Lehman Brothers acquired its own supply chain of mortgage brokers to feed their CDO manufacturing process. CDOs they were manufacturing to sell to investors in exchange for fees. If they couldn't make any more CDOs, they could not make any more fees, and so the supply chain had to start shoving more and more toxic loans into the pipeline to keep the game going after all the low risk borrowers were used up.
To offset the risks, they bought CDS from companies like AIG CP. AIG never did the due diligence on these CDOs until it was too late. AIG CP's boss was under the impression that no more than 10 percent of the loans in the CDOs being made were subprime, when in actuality it was approaching 90 percent.
Once AIG realized this, they notified Wall Street they were no longer going to sell swaps. This was in 2006. AIG believed it had gotten out of the game in time, but it hadn't.
When AIG got out of the swaps market, Wall Street, instead of stopping the music based on this information, started selling synthetic CDOs to their investors. These synthetic CDOs were mountains of toxic credit default swap policies which transferred all the risk of the CDOs onto the investors themselves. The investors never fully realized this. All they knew was that when they bought a tranche of a synthetic CDO, they began getting steady revenue streams. What they did not fully realize was that those revenue streams were, basically, insurance premium payments, which meant they were the insurers, which meant they were on the hook for any losses experienced by those swaps.
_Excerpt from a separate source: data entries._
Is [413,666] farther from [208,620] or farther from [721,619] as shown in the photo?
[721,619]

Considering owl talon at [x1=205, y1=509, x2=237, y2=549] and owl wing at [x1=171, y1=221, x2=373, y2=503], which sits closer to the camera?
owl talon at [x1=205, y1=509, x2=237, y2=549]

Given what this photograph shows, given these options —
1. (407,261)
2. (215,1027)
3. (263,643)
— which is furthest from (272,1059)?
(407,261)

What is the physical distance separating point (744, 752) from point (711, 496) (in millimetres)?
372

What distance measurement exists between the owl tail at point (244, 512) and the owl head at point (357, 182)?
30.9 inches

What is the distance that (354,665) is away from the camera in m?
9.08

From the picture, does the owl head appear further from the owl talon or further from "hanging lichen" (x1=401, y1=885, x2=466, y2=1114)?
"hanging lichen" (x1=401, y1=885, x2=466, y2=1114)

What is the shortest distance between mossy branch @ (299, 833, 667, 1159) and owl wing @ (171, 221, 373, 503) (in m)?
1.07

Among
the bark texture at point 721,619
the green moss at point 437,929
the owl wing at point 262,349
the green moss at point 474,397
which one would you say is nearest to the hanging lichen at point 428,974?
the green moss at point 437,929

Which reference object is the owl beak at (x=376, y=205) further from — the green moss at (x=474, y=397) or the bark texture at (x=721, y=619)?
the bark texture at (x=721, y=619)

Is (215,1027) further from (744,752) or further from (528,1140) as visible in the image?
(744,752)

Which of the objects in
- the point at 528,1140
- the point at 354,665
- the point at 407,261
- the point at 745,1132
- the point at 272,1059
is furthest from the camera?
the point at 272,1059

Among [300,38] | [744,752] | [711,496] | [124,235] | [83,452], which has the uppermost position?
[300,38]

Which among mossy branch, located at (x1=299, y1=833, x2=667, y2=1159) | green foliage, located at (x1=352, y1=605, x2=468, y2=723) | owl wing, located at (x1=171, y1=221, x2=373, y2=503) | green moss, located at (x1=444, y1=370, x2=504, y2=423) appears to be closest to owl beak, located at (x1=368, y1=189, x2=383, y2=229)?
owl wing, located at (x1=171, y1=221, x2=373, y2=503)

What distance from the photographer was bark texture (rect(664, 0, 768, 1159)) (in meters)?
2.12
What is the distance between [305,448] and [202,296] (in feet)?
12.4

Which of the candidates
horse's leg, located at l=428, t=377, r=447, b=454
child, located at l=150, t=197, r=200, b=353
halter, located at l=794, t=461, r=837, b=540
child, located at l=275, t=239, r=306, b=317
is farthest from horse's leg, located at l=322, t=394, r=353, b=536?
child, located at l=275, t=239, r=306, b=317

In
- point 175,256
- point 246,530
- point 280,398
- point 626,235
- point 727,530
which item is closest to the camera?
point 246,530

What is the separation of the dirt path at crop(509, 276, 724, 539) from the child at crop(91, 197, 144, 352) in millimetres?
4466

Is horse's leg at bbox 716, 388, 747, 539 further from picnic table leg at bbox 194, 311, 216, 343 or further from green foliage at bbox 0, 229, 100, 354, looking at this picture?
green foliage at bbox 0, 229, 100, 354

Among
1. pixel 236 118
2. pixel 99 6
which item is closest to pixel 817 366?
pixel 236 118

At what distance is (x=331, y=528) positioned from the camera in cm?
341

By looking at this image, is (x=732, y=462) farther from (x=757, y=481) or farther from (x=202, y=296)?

That's what imploded AIG and Lehman and all the others. As people's mortgages began resetting and they could not make their payments, the losses were felt in the CDOs, and this triggered calls on the credit default swaps written against them. And since they sellers of these swaps never kept any cash reserves to cover any losses, they collapsed. And as companies began collapsing, no one knew what other banks were zombies and which ones were not. And this froze everything. No bank wanted to lend to another bank.
This problem was magnified by the fact that not only were the holders of those CDOs allowed to buy CDS against them, ANYONE could buy CDS against them, and they did.
This is like me being able to buy a life insurance policy against your life, even though I don't stand to lose anything if you die.
If anyone could buy a life insurance policy against your life, and had nothing to lose and everything to gain by your death, how safe would you be?
Exactly.
And that is what happened with derivatives. There were some actors who realized they had everything to gain and nothing to lose by creating extremely toxic investment product which they could then bet against. This was just the extra spice in the whole picture.
Nevertheless, even honest actors were buying CDS against CDOs they did not have an insurable interest in.
If you had a $200,000 house, and ten people all had a fire insurance policy against it, and that house burned down, the result is that instead of the insurance company experiencing a $200,000 loss, they experience a $2 million loss. All thanks to derivatives.
That is what happened here and around the world.